The lone designer approach is exactly what it sounds like: a positioning process run by one person alone or by a very small group. The advantage of this approach is that you have complete control over the process. You won’t have to spend much time arguing with others over the exact words in your brand mantra; you won’t need to conduct time-consuming collaboration sessions; and you will only go down rat holes of your own choosing. The lone designer approach can be very efficient and is the least resource-intensive of the three approaches.
The downside of the lone designer approach is that it gives you no head start on rolling out your positioning to your brand community. By making your positioning process a black box and revealing only the finished product, you are taking some risks. First, the positioning you design might not resonate or, worse, might be ignored because you didn’t include input from others beyond the initial research. Second, you may have trouble getting others to help you roll it out or take ownership over its success because they had no role in creating it.
Usually I recommend the lone designer approach only to small or new organizations with no access to a preexisting community of employee or community contributors who care about the brand. If you already have a community of supporters around your brand—even if it is small—strongly consider one of the other two approaches (internal community or open community).
The Internal Community Approach
You understand the powerful impact that engaging members of your brand community in the positioning process might have on your brand. You believe your organization is progressive enough to allow employees to help with the brand positioning process. But you just don’t think your organization is ready to open up the brand positioning process to the outside world. If this sounds like your situation, the internal community approach might be the best option for your brand.
The internal community approach opens up the positioning process to some level of participation from people inside the organization. It may broadly solicit contributions from every employee, or it can simply open up the process to a hand-selected group of people representing the employee base.
The internal community approach to brand positioning is a smart, safe approach for many organizations. It makes brand positioning a cultural activity within the organization, allowing you to collect a broad range of interesting ideas and begin to sow the seeds for future participation in the brand rollout down the road. In addition, it can become a compelling leadership opportunity, helping develop future leaders of your brand as well.
While this internal approach is still community-based, it is usually perceived as less risky than an approach involving external contributors. You might find it easier to sell the internal approach to executives who fear opening up the organization to the outside world or think doing so will give the external community the perception the organization is confused or doesn’t know what it is doing because it is asking for help.

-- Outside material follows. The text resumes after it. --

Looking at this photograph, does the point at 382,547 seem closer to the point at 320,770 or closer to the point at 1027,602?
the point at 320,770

The Open Community Approach
Even though I’ll be the first to admit that it is not right for every brand, the open community approach is by far my favorite approach (as you can probably tell by now) and is a very effective one for ad-free brands. The open community approach opens the positioning process to contributions from members of both the internal and external brand communities. Running an open community brand positioning project is similar to running an internal community one. Both approaches have the advantage of bringing in a variety of viewpoints.
Both can create valuable brand advocates who will be helpful down the road. The open community approach just takes things as step further and allows people outside the organization to contribute as well. The benefit of this approach is that it can usually form the beginning of a constructive dialogue with all the people who care about your brand—not just those who work for your organization. It can help you build relationships based on trust, sharing, and respect with people in the outside world. And it can save you money and time by revealing flaws in your positioning much earlier in the process.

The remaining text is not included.